The European markets rose for the fifth day on Wednesday, as energy and mining stocks gained on firmer crude oil and metals prices.

Crude for July delivery rose $1.21 to $61.31 a barrel on the New York Mercantile Exchange, by the time the European markets closed, after a government report showed a drop in U.S. oil supplies for the second straight week. The contract jumped to $62.14 a barrel earlier in the session, the highest price for crude since November 11.

The FTSEurofirst 300 index of pan-European blue chips closed 0.43% higher at 875.85 points, while the narrower DJ Stoxx 50 index rose 0.47% to 2,142.77 points.

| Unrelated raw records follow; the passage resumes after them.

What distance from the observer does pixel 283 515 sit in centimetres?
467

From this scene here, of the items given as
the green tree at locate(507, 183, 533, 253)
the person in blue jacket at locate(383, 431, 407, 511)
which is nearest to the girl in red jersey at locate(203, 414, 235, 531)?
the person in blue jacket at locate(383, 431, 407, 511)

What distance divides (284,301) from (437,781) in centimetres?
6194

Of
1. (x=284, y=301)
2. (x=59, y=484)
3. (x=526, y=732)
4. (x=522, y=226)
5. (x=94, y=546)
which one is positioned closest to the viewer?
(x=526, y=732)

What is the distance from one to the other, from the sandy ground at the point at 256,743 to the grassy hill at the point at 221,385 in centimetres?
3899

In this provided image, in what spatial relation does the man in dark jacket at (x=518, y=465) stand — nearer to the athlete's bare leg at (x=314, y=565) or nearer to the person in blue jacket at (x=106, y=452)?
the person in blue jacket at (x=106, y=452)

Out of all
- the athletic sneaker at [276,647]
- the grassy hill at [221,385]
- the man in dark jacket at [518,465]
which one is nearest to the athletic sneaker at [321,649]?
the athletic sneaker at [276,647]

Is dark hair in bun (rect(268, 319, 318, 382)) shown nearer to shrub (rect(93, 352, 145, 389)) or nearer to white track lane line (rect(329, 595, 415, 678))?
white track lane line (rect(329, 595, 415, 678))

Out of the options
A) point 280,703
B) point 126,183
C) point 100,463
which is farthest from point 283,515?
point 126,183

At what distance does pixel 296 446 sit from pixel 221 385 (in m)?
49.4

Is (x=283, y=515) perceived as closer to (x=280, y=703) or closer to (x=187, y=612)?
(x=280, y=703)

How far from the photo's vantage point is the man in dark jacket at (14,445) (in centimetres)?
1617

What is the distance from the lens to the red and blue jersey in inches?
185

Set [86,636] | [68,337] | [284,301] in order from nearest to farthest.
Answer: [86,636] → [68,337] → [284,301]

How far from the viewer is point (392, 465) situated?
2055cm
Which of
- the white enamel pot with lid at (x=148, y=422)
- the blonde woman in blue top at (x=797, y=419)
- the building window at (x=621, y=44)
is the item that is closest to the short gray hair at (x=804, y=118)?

Around Europe, France's CAC 40 index rose 0.87% to 3,303.37 and Germany's DAX index surged up 1.60% to 5,038.94, while the U.K.'s FTSE 100 index fell 0.31% to 4,468.41.

Heavily weighted oil stocks rallied after crude oil prices rose. BO, Europe's biggest oil company, added 0.7%, while Royal/Dutch Shell, the second biggest, surged up 1.7% and Total, the third biggest, gained 0.8%.

Similarly, mining stocks edged higher after metals prices gained. BHP Billiton, the world's biggest miner, rose 0.9%, while Anglo American, the second biggest, surged up 1.5% and Rio Rinto, the third biggest, climbed 4.3%. Copper miner Antofagasta gained 2.4%.

Air France-KLM, Europe's largest airline, jumped 11.4% after the company reported a narrower- than-estimated full-year loss and JPMorgan said the European airline industry is particularly attractive. Lufthansa, the region's second largest airline, climbed 3.9% and British Airways, the third largest, surged up 1.9%.

German drugmaker Bayer climbed 6.4% after its Nexavar drug won Japanese regulatory approval for treating advanced liver cancer.

On the other hand, Vodafone, the world's biggest mobile phone company, slipped 2.9% after Fitch ratings changed the outlook on the long-term issuer default rating to negative from stable.